# What you will do
Locate the line containing "How much separation" in the data below. Reproduce it and every following line up to the end, exactly as given.

# Data entries

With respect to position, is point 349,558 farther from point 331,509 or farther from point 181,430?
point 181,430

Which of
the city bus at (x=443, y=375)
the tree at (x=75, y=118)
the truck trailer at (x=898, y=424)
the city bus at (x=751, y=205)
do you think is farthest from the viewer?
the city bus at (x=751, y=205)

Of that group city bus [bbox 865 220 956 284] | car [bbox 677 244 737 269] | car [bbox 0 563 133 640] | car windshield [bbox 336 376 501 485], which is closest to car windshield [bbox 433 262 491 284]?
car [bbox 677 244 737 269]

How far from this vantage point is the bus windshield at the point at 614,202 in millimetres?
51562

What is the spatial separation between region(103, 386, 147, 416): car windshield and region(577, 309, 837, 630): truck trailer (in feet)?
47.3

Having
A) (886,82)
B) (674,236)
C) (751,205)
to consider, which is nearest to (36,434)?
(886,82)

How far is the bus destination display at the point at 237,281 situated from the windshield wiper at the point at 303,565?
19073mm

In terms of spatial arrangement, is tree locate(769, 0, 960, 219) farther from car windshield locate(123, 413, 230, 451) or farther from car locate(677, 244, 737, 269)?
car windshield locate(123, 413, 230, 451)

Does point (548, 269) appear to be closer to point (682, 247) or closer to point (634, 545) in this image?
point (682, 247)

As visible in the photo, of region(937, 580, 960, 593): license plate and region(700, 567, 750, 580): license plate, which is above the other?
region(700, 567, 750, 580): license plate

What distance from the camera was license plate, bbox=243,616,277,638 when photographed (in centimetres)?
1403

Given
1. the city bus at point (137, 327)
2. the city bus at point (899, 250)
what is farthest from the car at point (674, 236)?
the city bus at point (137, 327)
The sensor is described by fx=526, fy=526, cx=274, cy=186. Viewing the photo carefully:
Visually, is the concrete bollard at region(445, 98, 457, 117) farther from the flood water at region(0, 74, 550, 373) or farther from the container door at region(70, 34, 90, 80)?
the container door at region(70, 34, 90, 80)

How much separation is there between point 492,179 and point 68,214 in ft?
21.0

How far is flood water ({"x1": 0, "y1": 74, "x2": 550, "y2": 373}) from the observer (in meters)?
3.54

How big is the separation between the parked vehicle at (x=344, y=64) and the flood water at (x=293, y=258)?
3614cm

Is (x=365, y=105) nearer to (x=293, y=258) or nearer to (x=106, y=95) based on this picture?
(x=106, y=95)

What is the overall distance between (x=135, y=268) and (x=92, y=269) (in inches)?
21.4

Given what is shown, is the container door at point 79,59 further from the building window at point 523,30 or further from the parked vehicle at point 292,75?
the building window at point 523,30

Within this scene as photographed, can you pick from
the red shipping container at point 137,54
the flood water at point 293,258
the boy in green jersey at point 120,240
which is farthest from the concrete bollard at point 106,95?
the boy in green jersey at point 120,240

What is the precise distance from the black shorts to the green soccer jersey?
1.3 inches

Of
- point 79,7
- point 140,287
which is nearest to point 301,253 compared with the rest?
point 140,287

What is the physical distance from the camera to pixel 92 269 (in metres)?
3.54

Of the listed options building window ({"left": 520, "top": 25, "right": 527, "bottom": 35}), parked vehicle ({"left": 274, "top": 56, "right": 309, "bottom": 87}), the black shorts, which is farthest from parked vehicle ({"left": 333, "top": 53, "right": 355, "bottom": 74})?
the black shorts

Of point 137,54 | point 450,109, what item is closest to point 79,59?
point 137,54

# Full answer
How much separation is there between point 492,179 and point 68,214 in ft?
21.0

How far is flood water ({"x1": 0, "y1": 74, "x2": 550, "y2": 373}) from the observer (in meters)?
3.54

How big is the separation between the parked vehicle at (x=344, y=64) and the flood water at (x=293, y=258)?
3614cm

Is (x=365, y=105) nearer to (x=293, y=258) or nearer to (x=106, y=95) based on this picture?
(x=106, y=95)

What is the overall distance between (x=135, y=268) and (x=92, y=269) (in inches)?
21.4

Given what is shown, is the container door at point 79,59 further from the building window at point 523,30 or further from the parked vehicle at point 292,75?
the building window at point 523,30

Within this scene as photographed, can you pick from
the red shipping container at point 137,54
the flood water at point 293,258
the boy in green jersey at point 120,240
which is farthest from the concrete bollard at point 106,95?
the boy in green jersey at point 120,240

What is the precise distance from the black shorts to the green soccer jersey?
1.3 inches

Of
- point 79,7
- point 140,287
which is nearest to point 301,253 compared with the rest?
point 140,287

What is the physical distance from the camera to pixel 92 269 (in metres)?
3.54

Of the listed options building window ({"left": 520, "top": 25, "right": 527, "bottom": 35}), parked vehicle ({"left": 274, "top": 56, "right": 309, "bottom": 87}), the black shorts, which is farthest from parked vehicle ({"left": 333, "top": 53, "right": 355, "bottom": 74})?
the black shorts

Of point 137,54 | point 450,109, what item is closest to point 79,59?
point 137,54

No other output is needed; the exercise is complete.